CA PARIS (pôle 4 ch. 10), 11 septembre 2025 : RG n° 22/05908 

Publication : Judilibre

 

Extrait : « C'est donc à bon droit que les premiers juges ont considéré que la preuve de la présence, dans le box, du matériel dont il est réclamé le remboursement n'était pas rapportée, pas plus que le fait qu'il aurait été volé par la négligence de la société Shurgard.

Il convient d'ajouter que la clause d'exonération de responsabilité de la société Shurgard en cas de dommages causés aux biens entreposés et de non-garantie quant à la surveillance ou à la sécurité du site ou de la pièce prévue à l'article 8.1 des conditions générales du contrat de mise à disposition ne peut être considérée comme abusive dès lors que la société Shurgard ignore les objets entreposés dans les boxes par ses clients et ne détient pas les clés permettant de les ouvrir.

En outre, la société Shurgard justifie de la présence sur son site de stockage de caméras de vidéosurveillance et de digicodes pour accéder aux espaces de stockage, de sorte qu'aucun manquement à son obligation de moyens d'assurer la sécurité des locaux n'est établi.

Enfin, il convient de relever que Mme X., qui a souscrit à l'assurance couvrant les biens entreposés, ne justifie pas avoir déclaré le vol allégué à l'assureur. »

 

RÉPUBLIQUE FRANÇAISE

AU NOM DU PEUPLE FRANÇAIS

 

COUR D’APPEL DE PARIS

PÔLE 4 CHAMBRE 10

ARRÊT DU 11 SEPTEMBRE 2025

 

ÉLÉMENTS D’IDENTIFICATION DE LA DÉCISION       (N.B. : mention ne figurant pas sur l’original)

R.G. n° 22/05908. N° Portalis 35L7-V-B7G-CFQCR. Décision déférée à la Cour : Jugement du 28 octobre 2021- Tribunal judiciaire de PARIS - RG n° 20/04688.

 

APPELANTE :

Madame X.

née le [date] à [Localité 10] ([pays]), [Adresse 7], [Localité 3], Représentée et assistée par Maître Emilie TADEO, avocat au barreau de PARIS, toque : C752 (bénéficie d'une aide juridictionnelle Totale numéro 2021/XX du [date] accordée par le bureau d'aide juridictionnelle de [Localité 9])

 

INTIMÉE :

SAS SHURGARD FRANCE

prise en la personne de ses représentants légaux domiciliés en cette qualité audit siège [Adresse 1], [Localité 4], Représentée et assistée à l'audience par Maître Denis-Clotaire LAURENT de TGLD ASSOCIES, avocat au barreau de PARIS, toque : R010

 

COMPOSITION DE LA COUR : L'affaire a été débattue le 22 mai 2025, en audience publique, devant la Cour composée de : Mme Marie-Odile DEVILLERS, Présidente, Mme Valérie MORLET, Conseillère, Mme Anne ZYSMAN, Conseillère, qui en ont délibéré, un rapport a été présenté à l'audience par Anne ZYSMAN dans les conditions prévues par l'article 804 du code de procédure civile.

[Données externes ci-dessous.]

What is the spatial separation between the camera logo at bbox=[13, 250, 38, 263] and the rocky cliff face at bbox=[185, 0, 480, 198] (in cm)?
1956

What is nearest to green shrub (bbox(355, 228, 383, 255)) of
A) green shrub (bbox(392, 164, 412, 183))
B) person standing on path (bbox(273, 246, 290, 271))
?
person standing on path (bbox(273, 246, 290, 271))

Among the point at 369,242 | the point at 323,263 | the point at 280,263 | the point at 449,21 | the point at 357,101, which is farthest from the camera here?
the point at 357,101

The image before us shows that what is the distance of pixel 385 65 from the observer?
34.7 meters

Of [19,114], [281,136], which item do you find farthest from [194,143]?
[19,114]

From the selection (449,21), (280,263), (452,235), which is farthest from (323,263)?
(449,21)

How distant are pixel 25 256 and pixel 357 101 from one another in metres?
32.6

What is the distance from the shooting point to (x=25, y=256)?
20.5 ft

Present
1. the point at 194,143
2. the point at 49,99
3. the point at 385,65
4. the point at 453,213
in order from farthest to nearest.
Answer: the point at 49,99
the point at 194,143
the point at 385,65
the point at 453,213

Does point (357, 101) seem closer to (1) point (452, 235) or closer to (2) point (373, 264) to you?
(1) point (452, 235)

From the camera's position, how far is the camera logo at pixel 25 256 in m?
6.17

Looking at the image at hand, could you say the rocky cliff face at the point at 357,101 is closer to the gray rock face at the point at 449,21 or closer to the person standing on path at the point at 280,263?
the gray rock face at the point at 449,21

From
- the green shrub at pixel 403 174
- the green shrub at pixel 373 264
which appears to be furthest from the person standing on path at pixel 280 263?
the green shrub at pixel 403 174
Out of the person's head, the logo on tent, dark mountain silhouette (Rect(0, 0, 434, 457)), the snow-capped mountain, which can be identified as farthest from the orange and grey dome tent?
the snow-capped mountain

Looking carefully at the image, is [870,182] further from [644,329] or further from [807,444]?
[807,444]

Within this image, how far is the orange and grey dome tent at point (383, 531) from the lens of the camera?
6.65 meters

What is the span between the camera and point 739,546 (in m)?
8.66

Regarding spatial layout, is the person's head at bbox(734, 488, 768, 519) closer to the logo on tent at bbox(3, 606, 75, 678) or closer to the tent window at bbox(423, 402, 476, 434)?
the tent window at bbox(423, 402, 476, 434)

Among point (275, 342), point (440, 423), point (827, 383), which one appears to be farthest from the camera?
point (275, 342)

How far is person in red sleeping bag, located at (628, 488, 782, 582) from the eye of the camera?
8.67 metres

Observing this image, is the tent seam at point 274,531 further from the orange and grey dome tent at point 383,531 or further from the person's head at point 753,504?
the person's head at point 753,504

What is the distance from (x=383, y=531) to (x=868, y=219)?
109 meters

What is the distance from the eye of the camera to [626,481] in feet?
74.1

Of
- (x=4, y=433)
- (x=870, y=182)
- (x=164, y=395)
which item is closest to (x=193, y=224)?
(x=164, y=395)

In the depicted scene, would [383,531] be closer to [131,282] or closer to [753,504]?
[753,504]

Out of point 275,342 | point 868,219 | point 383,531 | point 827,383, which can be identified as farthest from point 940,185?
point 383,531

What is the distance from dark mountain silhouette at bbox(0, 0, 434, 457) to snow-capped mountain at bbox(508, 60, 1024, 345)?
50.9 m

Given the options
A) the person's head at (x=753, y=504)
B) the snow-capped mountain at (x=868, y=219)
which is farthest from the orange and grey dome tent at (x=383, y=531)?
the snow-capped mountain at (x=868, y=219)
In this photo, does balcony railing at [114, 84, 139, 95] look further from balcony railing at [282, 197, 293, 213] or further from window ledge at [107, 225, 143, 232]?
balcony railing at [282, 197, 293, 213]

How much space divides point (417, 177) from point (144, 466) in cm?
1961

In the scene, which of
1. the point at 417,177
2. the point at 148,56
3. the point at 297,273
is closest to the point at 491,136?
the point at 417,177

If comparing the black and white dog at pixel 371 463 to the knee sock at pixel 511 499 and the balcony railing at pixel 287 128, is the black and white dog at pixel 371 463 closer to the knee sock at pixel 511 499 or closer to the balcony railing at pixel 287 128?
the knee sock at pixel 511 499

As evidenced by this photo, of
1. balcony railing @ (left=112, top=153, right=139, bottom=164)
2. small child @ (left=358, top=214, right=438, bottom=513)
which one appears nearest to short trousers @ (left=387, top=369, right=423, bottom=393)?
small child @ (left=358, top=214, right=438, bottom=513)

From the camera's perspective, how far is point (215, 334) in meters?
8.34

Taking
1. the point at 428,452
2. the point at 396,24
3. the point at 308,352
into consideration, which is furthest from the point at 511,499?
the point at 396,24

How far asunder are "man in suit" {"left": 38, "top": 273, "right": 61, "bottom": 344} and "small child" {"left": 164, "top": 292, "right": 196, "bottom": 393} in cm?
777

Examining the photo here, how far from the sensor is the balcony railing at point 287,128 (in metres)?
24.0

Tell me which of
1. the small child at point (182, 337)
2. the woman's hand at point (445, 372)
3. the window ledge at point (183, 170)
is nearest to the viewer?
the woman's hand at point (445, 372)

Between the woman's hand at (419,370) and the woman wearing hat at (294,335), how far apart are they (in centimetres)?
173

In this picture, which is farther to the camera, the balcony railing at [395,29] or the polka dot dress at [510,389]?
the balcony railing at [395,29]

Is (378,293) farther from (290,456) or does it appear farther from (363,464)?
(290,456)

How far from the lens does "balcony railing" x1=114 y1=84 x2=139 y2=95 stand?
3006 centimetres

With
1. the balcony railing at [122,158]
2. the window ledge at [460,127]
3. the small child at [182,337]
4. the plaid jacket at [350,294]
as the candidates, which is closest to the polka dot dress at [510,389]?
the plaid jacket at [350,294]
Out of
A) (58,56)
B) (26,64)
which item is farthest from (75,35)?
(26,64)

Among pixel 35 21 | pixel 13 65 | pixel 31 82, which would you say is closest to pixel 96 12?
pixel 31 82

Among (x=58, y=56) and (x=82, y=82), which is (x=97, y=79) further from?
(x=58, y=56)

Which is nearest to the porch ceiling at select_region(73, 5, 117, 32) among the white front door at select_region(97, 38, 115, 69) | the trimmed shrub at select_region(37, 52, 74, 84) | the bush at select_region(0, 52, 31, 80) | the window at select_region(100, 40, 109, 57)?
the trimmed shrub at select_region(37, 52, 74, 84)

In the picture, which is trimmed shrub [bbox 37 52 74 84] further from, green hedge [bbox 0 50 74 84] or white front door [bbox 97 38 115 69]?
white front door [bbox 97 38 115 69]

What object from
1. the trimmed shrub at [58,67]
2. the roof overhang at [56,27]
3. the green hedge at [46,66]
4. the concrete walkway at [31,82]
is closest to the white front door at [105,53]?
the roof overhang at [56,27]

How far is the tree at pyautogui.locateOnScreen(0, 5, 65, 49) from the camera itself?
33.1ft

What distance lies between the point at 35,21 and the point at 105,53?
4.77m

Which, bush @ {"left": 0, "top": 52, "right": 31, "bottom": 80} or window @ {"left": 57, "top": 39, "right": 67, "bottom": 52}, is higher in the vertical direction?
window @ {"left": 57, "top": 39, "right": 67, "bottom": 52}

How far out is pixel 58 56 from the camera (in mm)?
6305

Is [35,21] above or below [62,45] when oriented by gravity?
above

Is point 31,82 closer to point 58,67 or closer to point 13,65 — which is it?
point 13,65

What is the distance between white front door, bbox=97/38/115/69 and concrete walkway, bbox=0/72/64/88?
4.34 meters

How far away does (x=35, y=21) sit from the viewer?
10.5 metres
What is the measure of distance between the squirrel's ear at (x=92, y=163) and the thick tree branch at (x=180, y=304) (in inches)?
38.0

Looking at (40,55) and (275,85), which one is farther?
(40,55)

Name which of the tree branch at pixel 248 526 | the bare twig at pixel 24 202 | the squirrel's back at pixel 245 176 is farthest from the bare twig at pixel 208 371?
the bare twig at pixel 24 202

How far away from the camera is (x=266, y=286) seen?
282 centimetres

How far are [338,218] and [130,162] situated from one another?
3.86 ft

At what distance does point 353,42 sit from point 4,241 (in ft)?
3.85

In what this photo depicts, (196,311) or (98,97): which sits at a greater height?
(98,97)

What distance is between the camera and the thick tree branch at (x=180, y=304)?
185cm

Greffier, lors des débats : Mme Catherine SILVAN

ARRÊT : - contradictoire - par mise à disposition de l'arrêt au greffe de la Cour, les parties en ayant été préalablement avisées dans les conditions prévues au deuxième alinéa de l'article 450 du code de procédure civile. - signé par Marie-Odile DEVILLERS, Présidente et par Catherine SILVAN, Greffier, présent lors de la mise à disposition.

 

EXPOSÉ DU LITIGE                                                           (N.B. : mention ne figurant pas sur l’original)

EXPOSÉ DU LITIGE :

Le 3 janvier 2018, Mme X. a conclu avec la société Shurgard France (la société Shurgard) un contrat de stockage ayant pour objet la mise à disposition par celle-ci d'une pièce de stockage de 5m² sur le site de [Localité 6] portant le n° 351414, moyennant le paiement d'une redevance mensuelle de 113,33 euros.

Le même jour, elle a signé avec cette société un acte intitulé « autorisation de transfert de propriété » rédigé comme suit :

« Je soussigné(e), Monsieur (sic) X., accepte sans réserve la prise d'effet du présent transfert de propriété dès l'instant où les conditions suivantes seraient réunies :

- Mon compte présenterait un retard de paiement de plus de 60 jours.

- Shurgard m'aurait avisé au préalable de la résiliation du contrat par courrier RAR.

Dans ces conditions ci-dessus mentionnées, je déclare abandonner au profit de la société Shurgard les biens meubles sis dans la pièce N° 351414, localisée sur le site de [Localité 6].

La société Shurgard Self-stockage reprendrait alors la disposition de la pièce n° 351414 par vente, Ie produit de la vente venant diminuer le montant de ma dette, ou par mise au rebut des meubles sans valeur marchande.

Par ailleurs, je prends connaissance que la société Shurgard se réserve le droit de poursuivre le recouvrement de la créance restant due. »

Elle a enfin, le 10 janvier 2018, souscrit à l'assurance conclue par Shurgard couvrant les biens stockés et garantissant la perte matérielle ou les dommages directs causés aux biens pendant le stockage contre tous les risques tels que « le vol avec entrée/sortie violente ou par effraction », la valeur assurée ayant été fixée à la somme de 4.999 euros.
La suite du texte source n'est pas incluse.